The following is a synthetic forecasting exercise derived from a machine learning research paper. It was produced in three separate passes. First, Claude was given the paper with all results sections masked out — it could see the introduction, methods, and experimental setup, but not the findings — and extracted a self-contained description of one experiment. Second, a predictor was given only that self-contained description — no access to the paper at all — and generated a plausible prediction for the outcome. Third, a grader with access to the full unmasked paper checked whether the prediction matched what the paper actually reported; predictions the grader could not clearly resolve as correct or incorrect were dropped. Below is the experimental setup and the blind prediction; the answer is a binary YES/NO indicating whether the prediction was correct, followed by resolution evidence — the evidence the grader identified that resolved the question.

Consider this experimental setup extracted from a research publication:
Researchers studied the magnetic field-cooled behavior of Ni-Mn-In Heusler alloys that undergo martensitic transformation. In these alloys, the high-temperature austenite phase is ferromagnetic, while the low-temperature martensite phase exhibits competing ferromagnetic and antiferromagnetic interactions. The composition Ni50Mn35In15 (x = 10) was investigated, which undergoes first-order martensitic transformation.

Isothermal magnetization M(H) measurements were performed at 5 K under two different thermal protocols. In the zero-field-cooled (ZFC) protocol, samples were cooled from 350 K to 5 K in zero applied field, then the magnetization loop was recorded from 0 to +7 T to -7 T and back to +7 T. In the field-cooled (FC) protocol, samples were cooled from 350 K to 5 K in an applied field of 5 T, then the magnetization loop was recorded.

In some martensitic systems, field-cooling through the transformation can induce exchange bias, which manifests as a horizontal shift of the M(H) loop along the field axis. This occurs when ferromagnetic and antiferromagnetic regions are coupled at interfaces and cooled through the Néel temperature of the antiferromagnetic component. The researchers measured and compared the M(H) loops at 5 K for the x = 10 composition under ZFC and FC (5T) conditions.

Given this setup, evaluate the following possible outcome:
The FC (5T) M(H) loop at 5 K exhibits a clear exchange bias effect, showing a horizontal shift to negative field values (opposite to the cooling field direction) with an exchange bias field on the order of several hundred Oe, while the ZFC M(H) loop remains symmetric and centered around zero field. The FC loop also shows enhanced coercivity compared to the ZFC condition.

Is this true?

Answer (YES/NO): NO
== == ==
WORK TASK:
Exact lines only, please: output the listing from the first line to the line with "Isothermal magnetization M(H)", both included.

ANSWER AREA:
The following is a synthetic forecasting exercise derived from a machine learning research paper. It was produced in three separate passes. First, Claude was given the paper with all results sections masked out — it could see the introduction, methods, and experimental setup, but not the findings — and extracted a self-contained description of one experiment. Second, a predictor was given only that self-contained description — no access to the paper at all — and generated a plausible prediction for the outcome. Third, a grader with access to the full unmasked paper checked whether the prediction matched what the paper actually reported; predictions the grader could not clearly resolve as correct or incorrect were dropped. Below is the experimental setup and the blind prediction; the answer is a binary YES/NO indicating whether the prediction was correct, followed by resolution evidence — the evidence the grader identified that resolved the question.

Consider this experimental setup extracted from a research publication:
Researchers studied the magnetic field-cooled behavior of Ni-Mn-In Heusler alloys that undergo martensitic transformation. In these alloys, the high-temperature austenite phase is ferromagnetic, while the low-temperature martensite phase exhibits competing ferromagnetic and antiferromagnetic interactions. The composition Ni50Mn35In15 (x = 10) was investigated, which undergoes first-order martensitic transformation.

Isothermal magnetization M(H) measurements were performed at 5 K under two different thermal protocols. In the zero-field-cooled (ZFC) protocol, samples were cooled from 350 K to 5 K in zero applied field, then the magnetization loop was recorded from 0 to +7 T to -7 T and back to +7 T. In the field-cooled (FC) protocol, samples were cooled from 350 K to 5 K in an applied field of 5 T, then the magnetization loop was recorded.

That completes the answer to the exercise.